法廷小説だからリンカーン弁護士シリーズ第3作ということになるのですが、
ハリー・ボッシュとの対等な共演になっています。
もともとハリー・ボッシュは根っからの敏腕殺人課刑事、
対する腹違いの弟ミッキー・ハラーはロス随一の私設刑事弁護士だから
敵対することはあっても協力する立場になりません。
そこは、マイクル・コナリー、
今回はハラーが特別検察官に任命され再審裁判で市民側(告発側)になるという
離れ業をやってくれています。

ハラーの元妻の検事補マギーを含めた3人のチームが、幼児殺害で24年間服役していた犯人と対決するという、またもやスリリングなお話になっています。

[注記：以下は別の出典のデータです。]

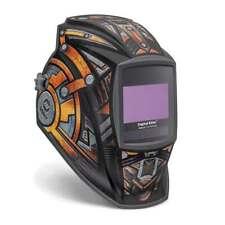 Miller 281009 Digital Elite Welding Helmet With Clearlight Lens Gear Box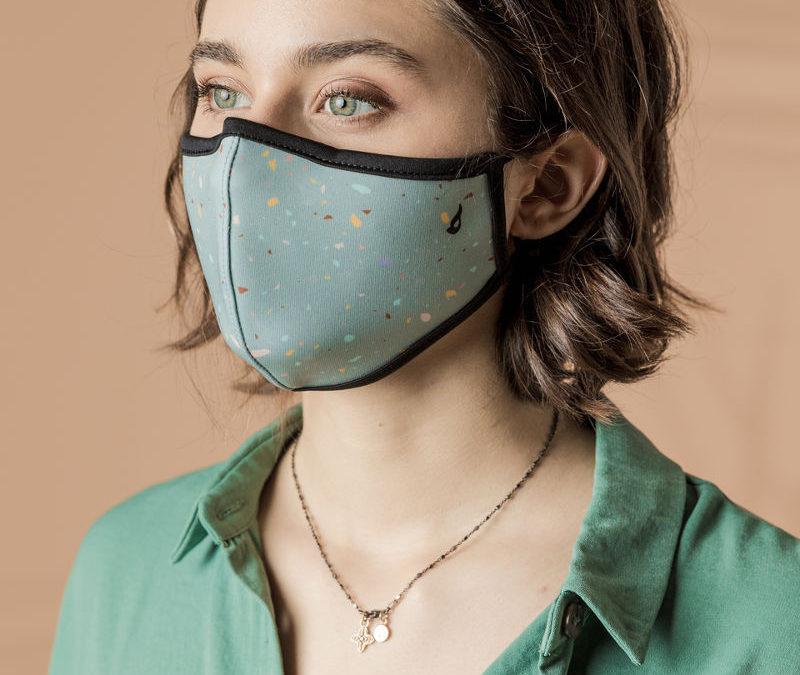 Mascarillas de Abbacino, mascarillas higiénicas y reutilizables.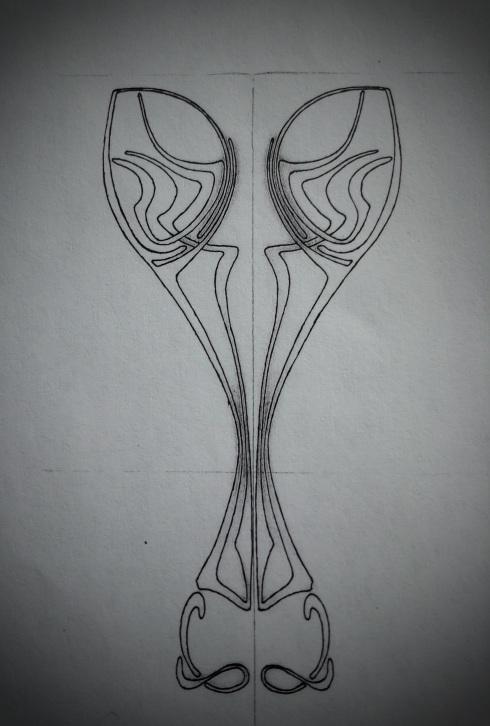 Fertiger Ornament Entwurf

ボッシュとハラーの対等の競演ですから、章単位でボッシュ、ハラーが交代で一人称で語り、
その合間に三人称描写でその息苦しさを開放している工夫がされています。
ボッシュの強引な捜査、鋭い勘に対してハラーの正義感、熟慮が交互に楽しめる趣向になっていて、ファンにはたまらない贅沢です。
2大シリーズ主人公機会均等演出はコア読者には良いのですが、初心者がこの作品から入ると戸惑うかもしれません。
明らかに本作はボッシュ・ハラーのファンのためのものです、大いに楽しませていただきました。
再審の有能弁護士、被告を行確する特使捜査隊(SIS)メンバーなどとのエピソードもいつものように楽しませてくれて、
今回は強烈な結末が待っています。
いつもの「どんでん返し」未遂の不満が残りますが、それを超える重厚な結末でした。